Een schipper uit Veen
Aarnout Sonneveldt (1792–1871) was schipper van beroep. Hij werd geboren op 12 december 1792 in Veen. Veen was een van de zogenaamde benedendorpen van het land van Heusden en tegenwoordig onderdeel van de gemeente Altena in Noord-Brabant. Het plaatsje ligt dicht bij de Maas. Waarschijnlijk ontleent Veen zijn naam aan de venige bodem, hoewel oppervlakteveen er nu niet meer te bekennen is. Dat zal in de loop der tijd zijn afgegraven. Het is niet bekend waar Aarnout voer of wat hij vervoerde, maar het is niet ondenkbaar dat hij vrachtschipper van turf was en op de Maas voer.
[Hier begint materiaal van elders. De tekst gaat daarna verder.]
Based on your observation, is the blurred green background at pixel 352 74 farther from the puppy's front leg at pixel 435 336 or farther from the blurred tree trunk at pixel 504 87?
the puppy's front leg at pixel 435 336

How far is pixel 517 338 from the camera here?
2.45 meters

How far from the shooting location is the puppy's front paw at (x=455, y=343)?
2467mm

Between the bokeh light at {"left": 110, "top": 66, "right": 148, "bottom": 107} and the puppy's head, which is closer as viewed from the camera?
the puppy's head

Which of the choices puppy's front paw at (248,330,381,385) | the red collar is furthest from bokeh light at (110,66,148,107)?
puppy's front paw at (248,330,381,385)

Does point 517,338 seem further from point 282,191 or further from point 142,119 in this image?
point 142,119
Van schipper naar winkelier
Vermoedelijk ontmoette hij zijn vrouw Anna Maria Blankers op een van zijn tochten over het water. Anna was winkelierster en werd geboren op 23 juli 1810 in Bergharen, Gelderland. In die tijd trokken winkeliers (kremers) langs de huizen en ook bij Anna kan dit het geval zijn geweest. Wat ze precies verkocht, is niet bekend. Aarnout en Anna trouwden op 27 januari 1836 in Appeltern en gingen daar ook wonen. Het beroep van Aarnout was bij zijn huwelijk nog schipper, maar bij de geboorte van zijn kinderen staat er ‘winkelier’ op de akte. Hun eerste kind werd geboren op 21 mei 1836 en was dus al vrij snel na hun huwelijk. Anna was winkelierster bij haar trouwen, maar bij de geboorte van de kinderen staat er geen beroep vermeld. Aarnout en Anna kregen twee kinderen, Jonas en Cornelia, waarvan Jonas in 1842 op zesjarige leeftijd overleed, een paar maanden later gevolgd door zijn moeder Anna. Zij was nog maar 31 jaar oud. Er heersten in die tijd veel epidemieën, zoals pokken en tyfus.
Hertrouwen
Aarnout hertrouwde in 1844 met Cornelia Blankers, de tien jaar jongere zus van Anna. Hij zal de handel van Anna voorgezet hebben, want bij zijn tweede huwelijk staat hij nog steeds te boek als winkelier. Aarnout en Cornelia kregen vier dochters en vier zonen. Vermoedelijk hielpen de vijf dochters (ook dochter Cornelia uit Arnouts eerste huwelijk) allemaal mee in de winkel. Dochter Antje had later samen met schoonzus Ditje tot ongeveer 1937 een winkel in garen en band. Misschien is dit de winkel die Antje van haar vader heeft overgenomen. En drie van de vier zonen werden – ja daar komt ie –bakker.
Zelf brood bakken
In die tijd werd brood op het platteland vaak aan huis gebakken. Met name de grotere, meer afgelegen boerderijen hadden een eigen bakoven. Vaak bestond die oven uit een of twee kamers. Bij een tweekamer oven werd onderin het hout verstookt en in de bovenste kamer het brood gebakken. En hadden mensen geen oven dan was het heel normaal dat ze met hun eigen deeg naar de plaatselijke bakker gingen om het brood te laten bakken. Het brood dat werd gemaakt was gebaseerd op bierresten (waar gist in zat) of op een starter die gemaakt was van meel vermengd met water dat enkele dagen moest blijven staan. Dan konden wilde gisten zich in het mengsel nestelden, waardoor het begon te rijzen. Pas in de 19e eeuw werd gist ontdekt zoals wij dat nu kennen.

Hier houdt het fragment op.